Récemment, alors que nous « bingions » quelques vidéos de musique sur YouTube, nous apprîmes que dans la playlist d’Alex Turner (frontman et leader des Arctic Monkeys pour les profanes) figurait la chanson du trio pop français Juniore : « À la plage ». Écoutez plutôt cette grosse basse cotonneuse et la mélodie agréablement yéyé. Rappelons que le gars Turner et l’ami Kane sont cul et chemise à la scène comme à la ville. Le jeu des relations faisant son travail, on supposera que le premier aura chaudement recommandé le groupe français au second. C’est ce soir pour notre plus grand plaisir.

Sur scène, le trio parisien assure le spectacle. Les trois artistes sont au même niveau, près du bord de la scène. La chanteuse arbore une frange plus 60’s que les expressions de Mike Myers dans Austin Powers, elle est debout devant son clavier. Alors que son guitariste nous asperge de riffs cryptiques (quitte à avancer la date d’Halloween), elle surenchérit avec des nappes de synthé du même acabit. Notons que le fameux six-cordiste, tout de noir vêtu, porte un masque chromé, à mi-chemin entre Anonymous et le guitariste de Ghost, groupe de metal un tantinet effrayant.

La batteuse a dû travailler dans le bâtiment avant de se consacrer à la musique. Elle pilonne avec talent sa grosse caisse et son tom basse, puis déchiquette méthodiquement sa charley de petites notes rapides. Tout ce qu’il faut pour soutenir et propulser les compositions pop d’Anna Jean. On ferait bien une standing ovation, mais on est déjà debout.
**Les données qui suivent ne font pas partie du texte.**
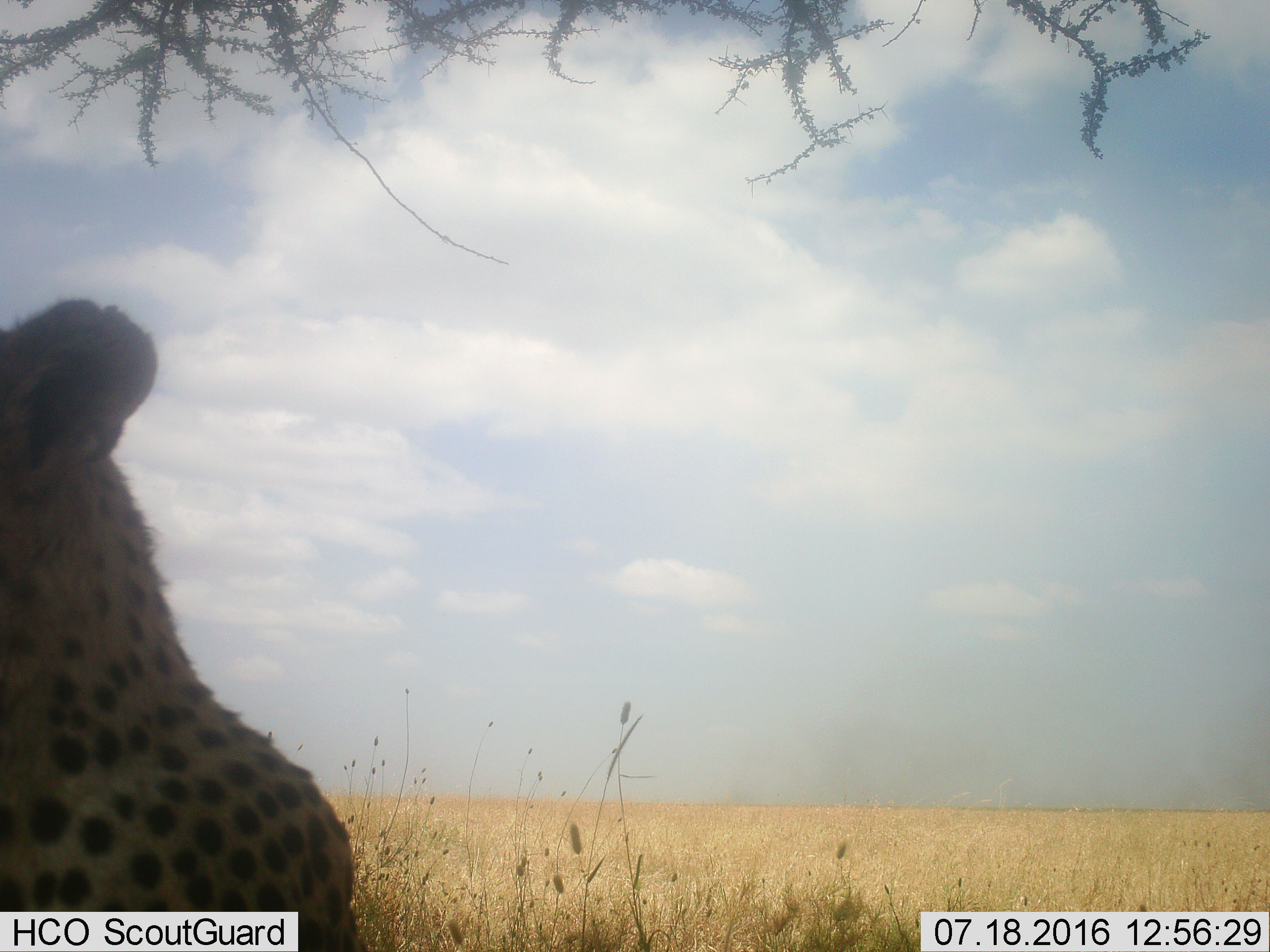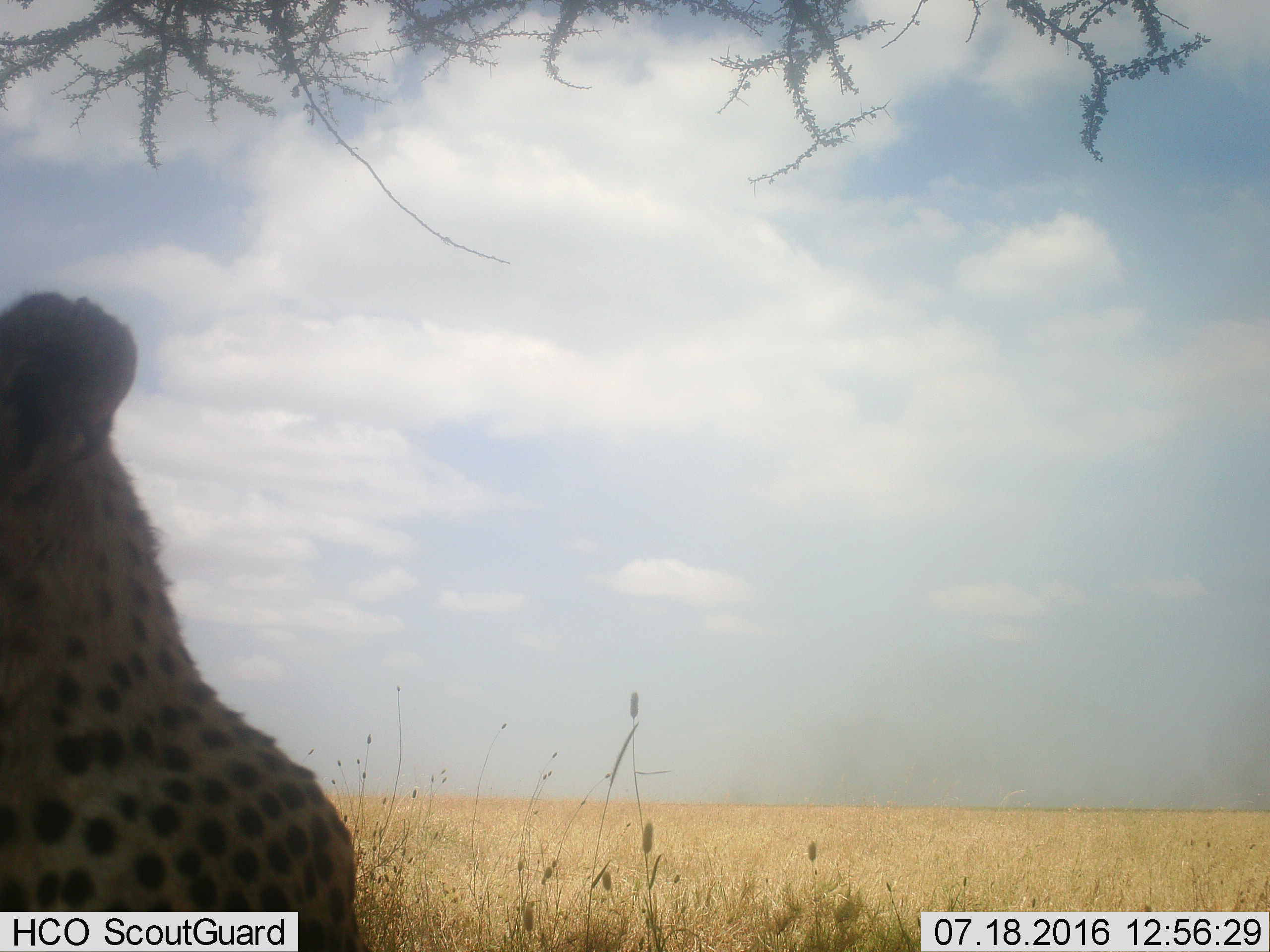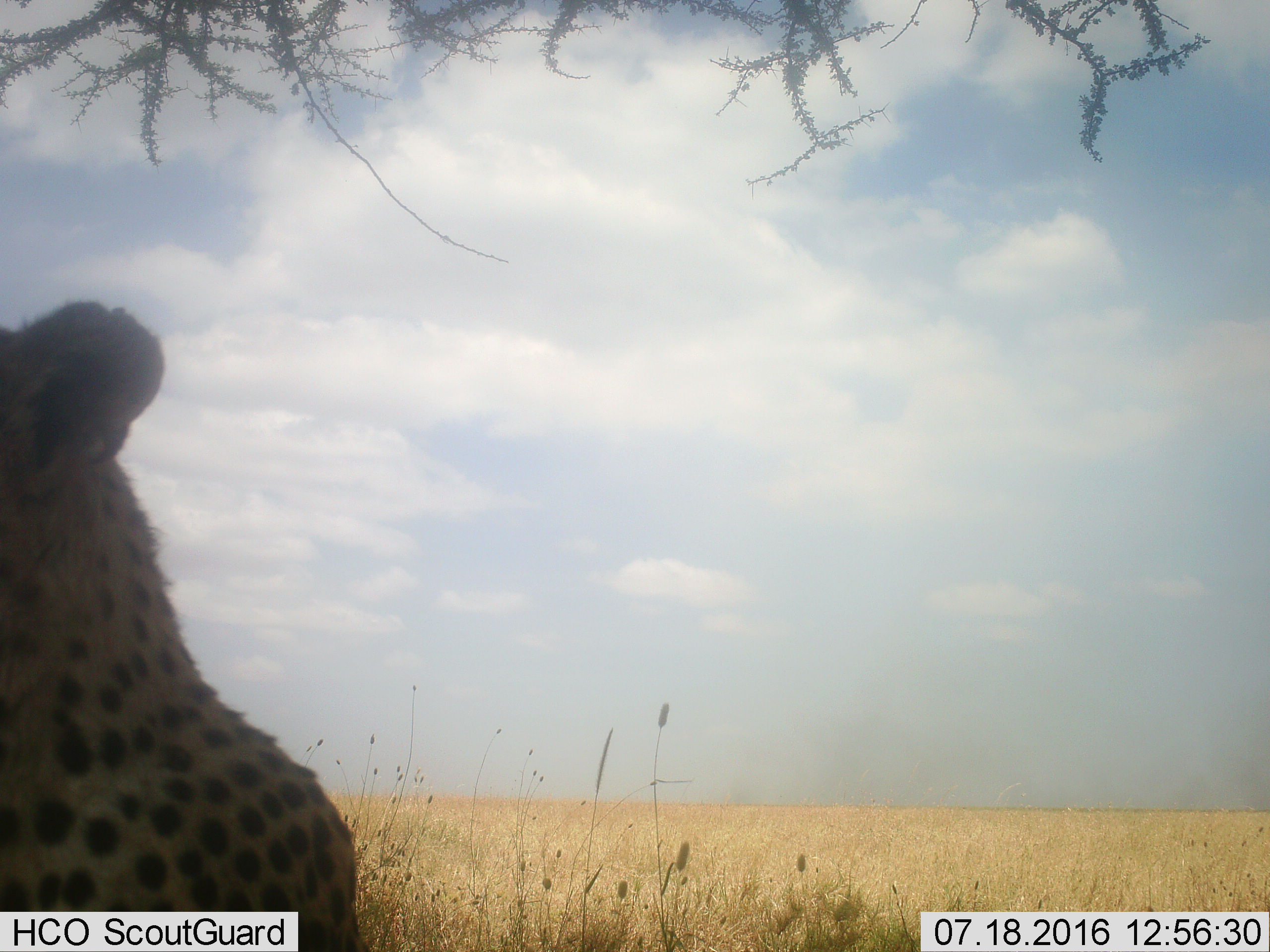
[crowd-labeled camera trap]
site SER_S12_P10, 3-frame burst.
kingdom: Animalia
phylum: Chordata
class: Mammalia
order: Carnivora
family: Felidae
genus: Acinonyx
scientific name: Acinonyx jubatus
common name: cheetah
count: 1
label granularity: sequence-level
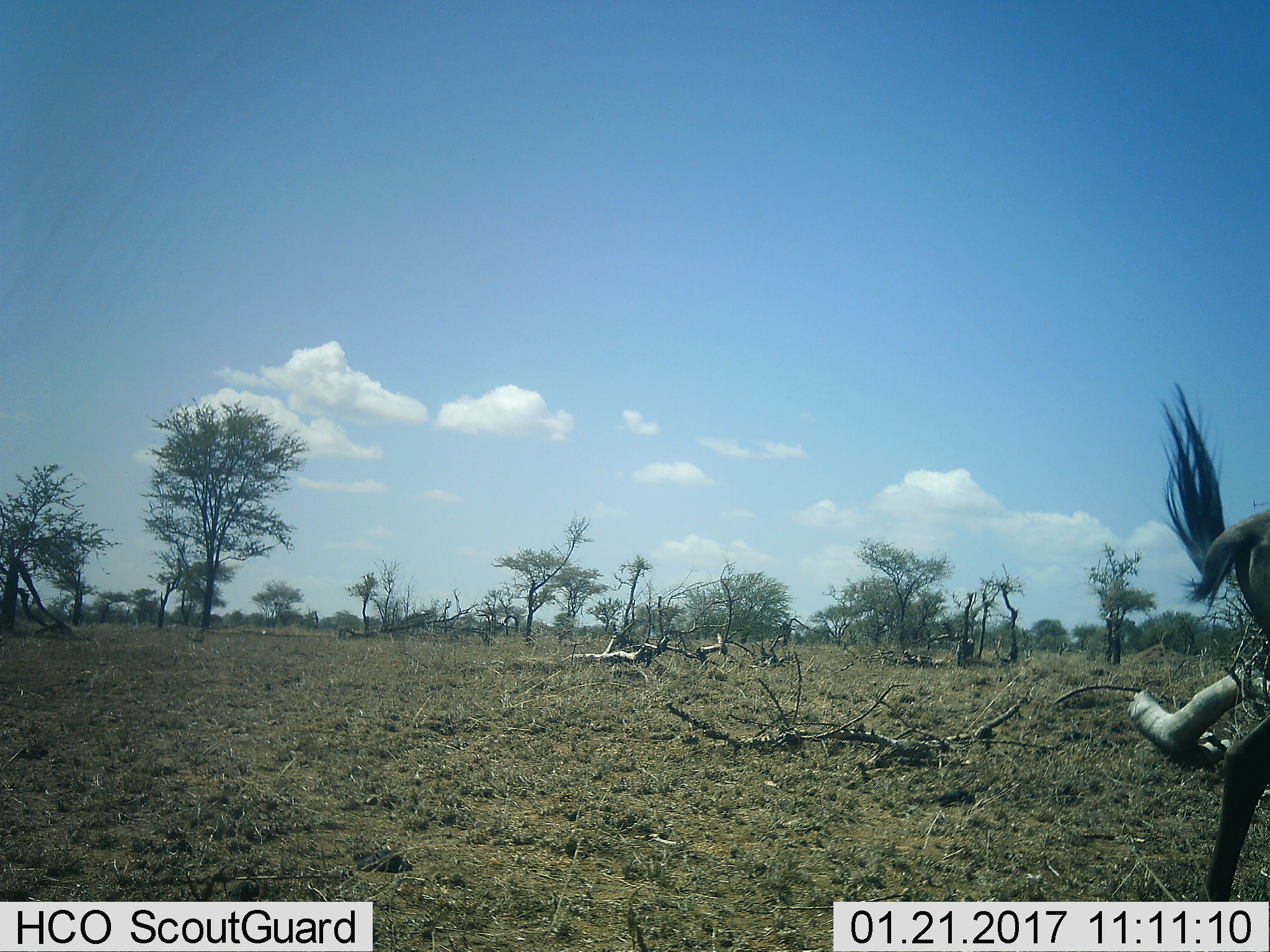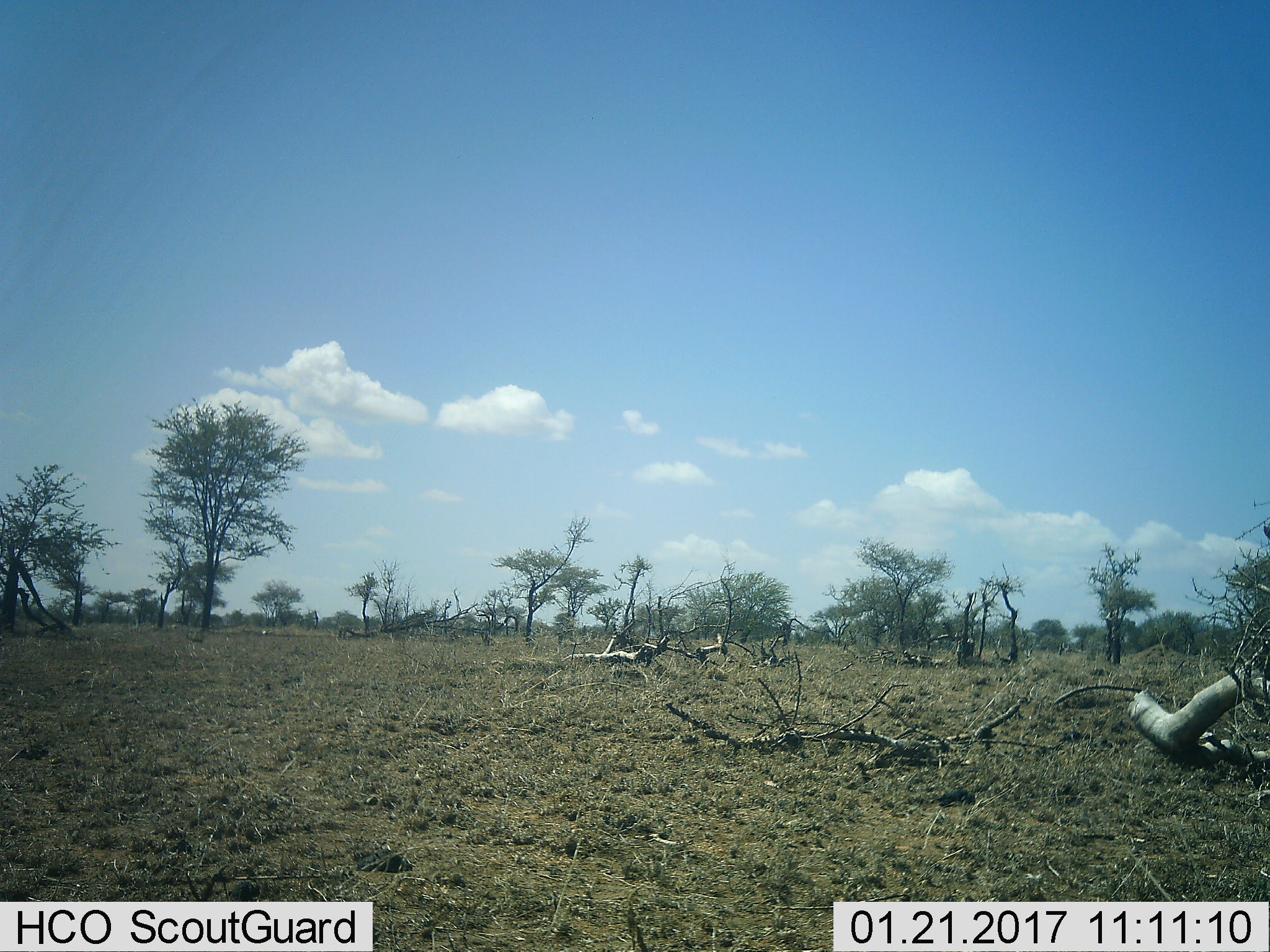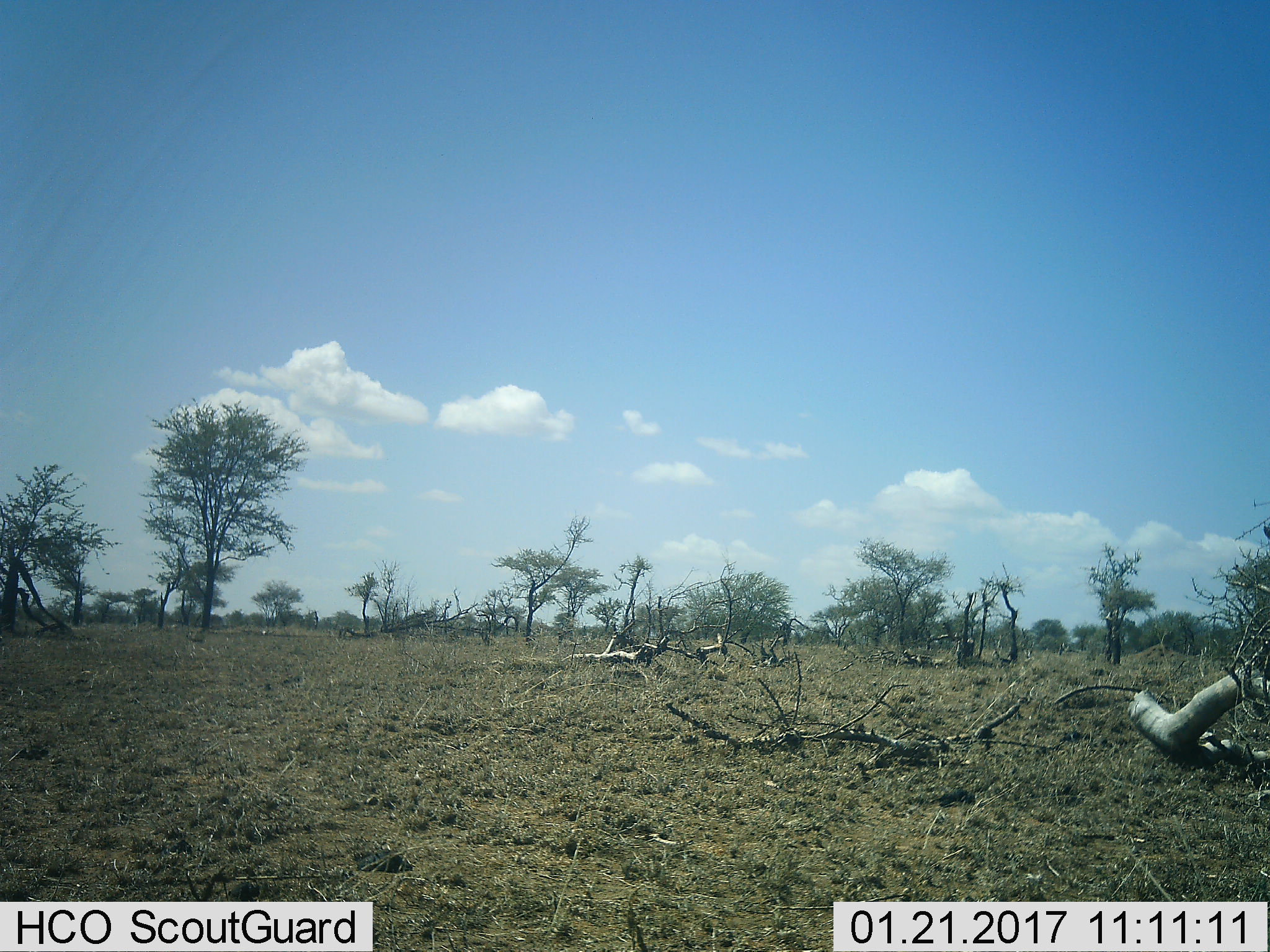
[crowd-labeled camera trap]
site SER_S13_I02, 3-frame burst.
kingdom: Animalia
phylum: Chordata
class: Mammalia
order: Artiodactyla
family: Bovidae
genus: Connochaetes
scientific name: Connochaetes taurinus taurinus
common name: blue wildebeest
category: wildebeestblue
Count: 1.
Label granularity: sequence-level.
Le groupe termine son set avec le titre susmentionné, « À la plage » (ode bucolique à la glande et au savoir -ne rien- faire s’il en est) et s’éclipse après de copieux remerciements à Miles Kane pour les avoir invités sur un bout de sa tournée.

All « Glammed up » for Paris

L’entracte se faisant long, nous consultons nos réseaux sociaux (c’est-à-dire, la salle entière met le nez dans son téléphone intelligent). Le citoyen Kane vient de poster une photo où nous pouvons le voir arborer un costume une pièce en spandex, hésitant entre celui d’Uma Thurman dans Kill Bill (mais en bleu) et le look de Bowie période Ziggy Stardust. Le tout est assorti d’une large bande horizontale de maquillage arc-en-ciel scintillant en travers des yeux. Puis d’une « catch phrase » : « All glammed up for you Paris ! ». Un commentaire dit : « You’ve got something on your face dude! ». C’est bon signe, le look a fait mouche (ce n’est pas un hasard si Miles Kane compte ces temps-ci parmi les rockers anglais les plus actifs. Il sait surprendre son public avec des changements de look et de son soudain, à l’image de son compatriote Alex Turner ayant récemment adopté la boule à zéro.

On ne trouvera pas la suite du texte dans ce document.